Contraption built looks like...a film projector. Okay, let's see where this goes...
"Who knows about hyperspace?"
"I do!"
"OH SHUT UP, K-9!"
o__o Four...just a few episodes ago you said he was your best friend...
Yikes. Image of Romana chained to a wall next to a horribly dismembered robot is actually kinda creepy.
"It's a hyperspace vessel." Now that you mention it, this ship DOES look remarkably Star-Wars-esque.
Obvious ship model is obvious. Also, lawl at old 70's computer screen graphics.
Monster of the Week goes after more blood. Cut to shirtless man emerging from a tent zipping up his fly. In a horror movie, this means SEX.
So there IS a girl in his tent! I may not know my horror movies, but sometimes I know my formulas...
CALLED IT. CALLED. IT.
Hello, Magically Sparkly Unicorn Fairy Magic Sparkle Thing! What are you doing in a prison cell in hyperspace?
And it talks in a MAN-VOICE. "WE. ARE. THE LAW."
Awww, awkward moment of Time-Lord-holding.
"It's too late, Doctor. I have destroyed your little machine! You are trapped in hyperspace...FOREVER!" I love Classic Who villains.
The Doctor is being put on trial in hyperspace by two floating sparkles. I couldn't make that up if I tried.

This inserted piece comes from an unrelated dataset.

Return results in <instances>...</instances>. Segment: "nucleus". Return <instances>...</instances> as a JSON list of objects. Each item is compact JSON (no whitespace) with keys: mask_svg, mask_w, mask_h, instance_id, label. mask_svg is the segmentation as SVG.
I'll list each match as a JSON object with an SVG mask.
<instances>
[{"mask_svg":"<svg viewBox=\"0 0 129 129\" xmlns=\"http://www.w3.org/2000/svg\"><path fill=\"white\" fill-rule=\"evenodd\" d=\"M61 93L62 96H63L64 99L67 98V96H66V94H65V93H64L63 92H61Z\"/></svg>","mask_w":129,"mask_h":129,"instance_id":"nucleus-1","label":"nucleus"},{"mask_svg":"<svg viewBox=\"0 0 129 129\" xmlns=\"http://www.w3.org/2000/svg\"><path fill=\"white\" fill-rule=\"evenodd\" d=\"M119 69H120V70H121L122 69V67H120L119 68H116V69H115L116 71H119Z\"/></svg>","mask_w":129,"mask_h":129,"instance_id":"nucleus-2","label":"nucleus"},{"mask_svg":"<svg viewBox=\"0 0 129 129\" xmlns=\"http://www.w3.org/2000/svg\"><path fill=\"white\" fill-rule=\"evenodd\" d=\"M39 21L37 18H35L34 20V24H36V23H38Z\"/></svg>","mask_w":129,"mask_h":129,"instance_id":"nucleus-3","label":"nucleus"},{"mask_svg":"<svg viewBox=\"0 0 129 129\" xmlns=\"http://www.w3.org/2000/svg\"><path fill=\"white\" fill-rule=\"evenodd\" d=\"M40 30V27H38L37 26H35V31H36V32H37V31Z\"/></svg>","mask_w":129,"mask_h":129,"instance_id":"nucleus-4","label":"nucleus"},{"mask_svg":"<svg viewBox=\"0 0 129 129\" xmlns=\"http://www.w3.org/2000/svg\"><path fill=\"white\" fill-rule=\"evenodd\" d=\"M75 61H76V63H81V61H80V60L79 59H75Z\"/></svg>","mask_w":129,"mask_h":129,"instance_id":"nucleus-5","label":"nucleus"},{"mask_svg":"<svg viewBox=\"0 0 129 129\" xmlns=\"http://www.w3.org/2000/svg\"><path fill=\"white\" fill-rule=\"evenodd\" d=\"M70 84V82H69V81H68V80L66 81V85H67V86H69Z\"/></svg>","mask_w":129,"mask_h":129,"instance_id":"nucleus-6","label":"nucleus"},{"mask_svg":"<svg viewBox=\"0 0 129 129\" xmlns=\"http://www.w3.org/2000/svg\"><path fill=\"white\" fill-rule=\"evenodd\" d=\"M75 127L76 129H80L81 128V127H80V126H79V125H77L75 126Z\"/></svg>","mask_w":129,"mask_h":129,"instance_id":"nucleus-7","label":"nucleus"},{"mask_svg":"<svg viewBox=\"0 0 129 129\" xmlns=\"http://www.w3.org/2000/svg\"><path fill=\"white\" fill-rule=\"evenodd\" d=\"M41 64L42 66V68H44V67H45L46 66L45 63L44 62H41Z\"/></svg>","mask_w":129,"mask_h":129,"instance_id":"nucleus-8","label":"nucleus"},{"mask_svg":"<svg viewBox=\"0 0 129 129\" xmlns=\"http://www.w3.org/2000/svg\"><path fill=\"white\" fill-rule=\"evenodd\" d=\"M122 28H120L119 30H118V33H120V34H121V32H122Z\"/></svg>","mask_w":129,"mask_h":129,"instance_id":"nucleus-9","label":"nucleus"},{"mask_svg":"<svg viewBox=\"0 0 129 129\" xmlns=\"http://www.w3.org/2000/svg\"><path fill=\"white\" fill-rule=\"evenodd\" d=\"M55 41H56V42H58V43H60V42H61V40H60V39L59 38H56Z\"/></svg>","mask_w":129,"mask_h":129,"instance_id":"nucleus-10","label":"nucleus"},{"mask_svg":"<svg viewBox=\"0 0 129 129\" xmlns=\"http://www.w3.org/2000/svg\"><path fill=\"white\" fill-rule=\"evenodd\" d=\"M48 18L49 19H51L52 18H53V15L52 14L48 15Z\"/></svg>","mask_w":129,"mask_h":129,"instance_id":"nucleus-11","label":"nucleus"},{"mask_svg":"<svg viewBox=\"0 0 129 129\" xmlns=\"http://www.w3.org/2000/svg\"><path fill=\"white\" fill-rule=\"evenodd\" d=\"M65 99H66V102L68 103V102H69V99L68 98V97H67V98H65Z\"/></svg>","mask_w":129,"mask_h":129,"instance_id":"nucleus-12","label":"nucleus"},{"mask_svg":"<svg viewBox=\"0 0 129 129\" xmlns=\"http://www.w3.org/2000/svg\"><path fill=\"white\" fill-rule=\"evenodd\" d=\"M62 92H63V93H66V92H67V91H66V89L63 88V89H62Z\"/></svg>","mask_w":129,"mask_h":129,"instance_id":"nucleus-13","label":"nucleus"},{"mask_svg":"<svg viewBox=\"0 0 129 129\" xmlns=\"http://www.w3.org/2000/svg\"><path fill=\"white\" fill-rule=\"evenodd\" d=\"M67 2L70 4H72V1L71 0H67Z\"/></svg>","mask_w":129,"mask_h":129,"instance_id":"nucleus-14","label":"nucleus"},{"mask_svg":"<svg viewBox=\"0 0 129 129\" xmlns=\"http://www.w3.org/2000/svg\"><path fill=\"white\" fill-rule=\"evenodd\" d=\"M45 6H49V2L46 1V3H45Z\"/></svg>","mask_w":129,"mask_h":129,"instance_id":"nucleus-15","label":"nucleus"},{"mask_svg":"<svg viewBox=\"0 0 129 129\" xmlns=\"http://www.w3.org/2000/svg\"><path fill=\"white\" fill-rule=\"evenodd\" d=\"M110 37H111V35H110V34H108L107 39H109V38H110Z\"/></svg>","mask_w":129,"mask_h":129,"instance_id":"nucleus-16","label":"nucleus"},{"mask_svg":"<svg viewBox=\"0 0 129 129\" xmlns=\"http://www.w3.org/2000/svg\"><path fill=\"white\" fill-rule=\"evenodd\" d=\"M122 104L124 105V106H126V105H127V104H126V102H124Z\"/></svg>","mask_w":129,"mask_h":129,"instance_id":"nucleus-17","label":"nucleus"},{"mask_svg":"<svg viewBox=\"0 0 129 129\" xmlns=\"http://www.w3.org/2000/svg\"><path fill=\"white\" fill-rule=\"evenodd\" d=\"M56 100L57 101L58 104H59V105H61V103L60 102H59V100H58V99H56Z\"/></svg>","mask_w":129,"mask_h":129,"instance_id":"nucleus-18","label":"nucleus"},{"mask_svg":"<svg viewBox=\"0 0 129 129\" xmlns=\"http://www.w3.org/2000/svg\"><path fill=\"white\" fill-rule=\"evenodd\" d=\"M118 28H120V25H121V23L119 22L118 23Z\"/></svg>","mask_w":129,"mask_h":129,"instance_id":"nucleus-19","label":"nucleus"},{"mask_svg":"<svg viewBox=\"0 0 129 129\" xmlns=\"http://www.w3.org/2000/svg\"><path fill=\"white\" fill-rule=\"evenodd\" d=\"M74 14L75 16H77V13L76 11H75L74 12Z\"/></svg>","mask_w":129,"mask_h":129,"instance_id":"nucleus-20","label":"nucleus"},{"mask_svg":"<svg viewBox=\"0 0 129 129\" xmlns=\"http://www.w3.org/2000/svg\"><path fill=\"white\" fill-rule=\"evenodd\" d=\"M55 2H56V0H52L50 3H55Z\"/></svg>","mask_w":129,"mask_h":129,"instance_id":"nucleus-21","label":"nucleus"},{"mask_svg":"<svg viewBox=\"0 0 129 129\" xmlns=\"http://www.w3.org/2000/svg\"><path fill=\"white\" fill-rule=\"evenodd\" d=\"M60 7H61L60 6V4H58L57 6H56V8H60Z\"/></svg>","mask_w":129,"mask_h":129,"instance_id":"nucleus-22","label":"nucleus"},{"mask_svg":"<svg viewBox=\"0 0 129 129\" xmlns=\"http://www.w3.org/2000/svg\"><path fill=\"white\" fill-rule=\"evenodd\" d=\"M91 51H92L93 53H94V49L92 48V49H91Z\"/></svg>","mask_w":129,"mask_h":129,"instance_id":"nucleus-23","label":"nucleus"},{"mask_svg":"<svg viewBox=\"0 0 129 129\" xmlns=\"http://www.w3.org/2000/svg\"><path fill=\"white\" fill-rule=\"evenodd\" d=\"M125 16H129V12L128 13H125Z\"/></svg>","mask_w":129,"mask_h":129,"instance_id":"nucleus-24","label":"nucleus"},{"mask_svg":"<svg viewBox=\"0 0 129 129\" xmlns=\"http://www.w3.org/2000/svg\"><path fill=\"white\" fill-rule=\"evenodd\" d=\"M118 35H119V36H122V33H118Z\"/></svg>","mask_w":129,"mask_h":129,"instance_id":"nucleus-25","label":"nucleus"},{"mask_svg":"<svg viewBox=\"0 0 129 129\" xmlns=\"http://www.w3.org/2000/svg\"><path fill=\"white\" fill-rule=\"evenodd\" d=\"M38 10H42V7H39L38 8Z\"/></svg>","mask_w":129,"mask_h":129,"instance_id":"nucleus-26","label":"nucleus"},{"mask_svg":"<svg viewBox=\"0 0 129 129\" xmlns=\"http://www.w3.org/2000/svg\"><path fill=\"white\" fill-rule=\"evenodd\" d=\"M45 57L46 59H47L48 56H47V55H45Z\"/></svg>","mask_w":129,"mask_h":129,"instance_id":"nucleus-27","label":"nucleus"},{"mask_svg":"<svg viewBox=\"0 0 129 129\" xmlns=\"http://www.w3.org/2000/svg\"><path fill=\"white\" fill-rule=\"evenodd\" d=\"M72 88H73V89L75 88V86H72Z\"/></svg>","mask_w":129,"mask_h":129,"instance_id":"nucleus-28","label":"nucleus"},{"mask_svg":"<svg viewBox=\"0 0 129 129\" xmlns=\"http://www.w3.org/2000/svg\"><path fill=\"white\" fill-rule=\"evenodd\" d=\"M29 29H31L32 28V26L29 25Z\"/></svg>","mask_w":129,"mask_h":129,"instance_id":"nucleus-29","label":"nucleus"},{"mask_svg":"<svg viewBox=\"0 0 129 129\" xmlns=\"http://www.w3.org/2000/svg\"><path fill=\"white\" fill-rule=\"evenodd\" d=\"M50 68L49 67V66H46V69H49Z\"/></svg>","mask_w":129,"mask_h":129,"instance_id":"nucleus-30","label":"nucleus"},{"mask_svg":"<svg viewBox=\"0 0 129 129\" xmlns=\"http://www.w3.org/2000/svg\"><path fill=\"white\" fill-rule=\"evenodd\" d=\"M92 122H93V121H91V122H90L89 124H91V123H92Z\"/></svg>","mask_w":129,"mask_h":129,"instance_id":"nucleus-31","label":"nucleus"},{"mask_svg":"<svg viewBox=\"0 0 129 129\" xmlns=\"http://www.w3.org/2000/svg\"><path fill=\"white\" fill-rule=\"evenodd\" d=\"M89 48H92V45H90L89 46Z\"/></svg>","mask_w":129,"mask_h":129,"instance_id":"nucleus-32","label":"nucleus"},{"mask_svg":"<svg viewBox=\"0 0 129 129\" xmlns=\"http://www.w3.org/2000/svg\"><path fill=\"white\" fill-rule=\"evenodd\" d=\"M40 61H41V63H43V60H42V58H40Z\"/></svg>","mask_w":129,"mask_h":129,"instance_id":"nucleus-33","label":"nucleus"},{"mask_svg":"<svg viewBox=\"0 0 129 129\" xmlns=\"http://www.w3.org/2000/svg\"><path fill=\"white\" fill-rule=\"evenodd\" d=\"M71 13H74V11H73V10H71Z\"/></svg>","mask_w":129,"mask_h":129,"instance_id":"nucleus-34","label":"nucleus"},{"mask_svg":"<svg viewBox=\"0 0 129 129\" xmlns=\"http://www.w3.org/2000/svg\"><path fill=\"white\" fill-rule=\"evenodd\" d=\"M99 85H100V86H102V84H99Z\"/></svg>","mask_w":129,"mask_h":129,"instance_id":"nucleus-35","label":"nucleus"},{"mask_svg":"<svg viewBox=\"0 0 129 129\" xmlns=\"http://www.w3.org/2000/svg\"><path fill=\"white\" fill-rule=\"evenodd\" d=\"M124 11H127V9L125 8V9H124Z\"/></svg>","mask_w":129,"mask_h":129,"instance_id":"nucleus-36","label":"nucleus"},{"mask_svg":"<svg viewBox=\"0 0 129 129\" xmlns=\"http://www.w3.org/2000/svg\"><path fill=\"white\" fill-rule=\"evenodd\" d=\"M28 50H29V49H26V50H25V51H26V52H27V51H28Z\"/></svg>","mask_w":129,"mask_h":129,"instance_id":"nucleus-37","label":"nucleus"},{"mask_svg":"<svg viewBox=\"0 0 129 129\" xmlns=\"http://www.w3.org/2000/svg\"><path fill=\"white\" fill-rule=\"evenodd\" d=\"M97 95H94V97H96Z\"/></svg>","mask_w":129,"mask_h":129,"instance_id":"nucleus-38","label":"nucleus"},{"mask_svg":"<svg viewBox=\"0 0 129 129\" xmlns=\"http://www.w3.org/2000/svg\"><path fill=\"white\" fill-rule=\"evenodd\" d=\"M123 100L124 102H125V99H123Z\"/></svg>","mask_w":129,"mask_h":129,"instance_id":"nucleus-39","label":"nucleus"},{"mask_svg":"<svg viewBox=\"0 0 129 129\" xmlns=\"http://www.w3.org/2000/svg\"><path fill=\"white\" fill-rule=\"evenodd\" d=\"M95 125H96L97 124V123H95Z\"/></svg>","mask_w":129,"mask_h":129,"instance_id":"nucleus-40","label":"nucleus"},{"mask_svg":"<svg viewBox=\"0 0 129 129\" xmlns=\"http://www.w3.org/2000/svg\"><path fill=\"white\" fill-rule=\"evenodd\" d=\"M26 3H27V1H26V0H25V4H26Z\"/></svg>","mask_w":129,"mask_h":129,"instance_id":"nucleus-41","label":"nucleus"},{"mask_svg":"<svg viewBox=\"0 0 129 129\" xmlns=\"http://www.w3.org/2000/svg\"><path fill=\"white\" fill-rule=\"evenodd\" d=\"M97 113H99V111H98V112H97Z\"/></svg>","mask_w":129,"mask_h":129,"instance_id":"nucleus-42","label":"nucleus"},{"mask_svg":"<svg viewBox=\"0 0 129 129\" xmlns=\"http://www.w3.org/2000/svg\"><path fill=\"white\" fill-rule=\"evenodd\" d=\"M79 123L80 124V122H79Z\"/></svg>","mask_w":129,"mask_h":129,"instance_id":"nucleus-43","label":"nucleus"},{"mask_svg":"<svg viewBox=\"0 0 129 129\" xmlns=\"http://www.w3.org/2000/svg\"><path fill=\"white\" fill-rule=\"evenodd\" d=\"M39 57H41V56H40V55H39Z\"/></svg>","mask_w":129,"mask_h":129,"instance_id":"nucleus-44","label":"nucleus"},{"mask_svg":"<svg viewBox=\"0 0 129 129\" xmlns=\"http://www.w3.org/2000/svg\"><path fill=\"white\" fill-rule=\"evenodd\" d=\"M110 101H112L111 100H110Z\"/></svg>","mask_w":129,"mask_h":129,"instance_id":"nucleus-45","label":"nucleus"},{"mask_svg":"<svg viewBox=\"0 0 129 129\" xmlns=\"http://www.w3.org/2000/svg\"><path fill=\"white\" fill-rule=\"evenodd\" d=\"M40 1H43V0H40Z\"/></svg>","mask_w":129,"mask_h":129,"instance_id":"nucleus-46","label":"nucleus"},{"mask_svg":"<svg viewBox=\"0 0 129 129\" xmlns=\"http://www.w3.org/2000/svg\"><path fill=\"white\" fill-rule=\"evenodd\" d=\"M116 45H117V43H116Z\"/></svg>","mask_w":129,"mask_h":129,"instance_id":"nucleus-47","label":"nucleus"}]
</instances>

And now Four's just pulled out a knitted-wool judge's wig while calling Romana to the witness stand. Words cannot express the awesome.
Make up your minds, sparkles, are you going to conduct this trial fairly or not?
And you couldn't just access her memory cells in the first place because......?
Oh. Legal restrictions. Of course.
"Wait, I have new evidence!"
"Too late, Romana, I've just been executed."
Okay, so maybe it's not a mini-fridge. Sure looked like one. Also, when did Four figure out that the Seal was the third Key segment?
Halfway done with Key to Time! Amused by the fact that Netflix ends its description for the next story, Androids of Tara, with "Gadzooks!"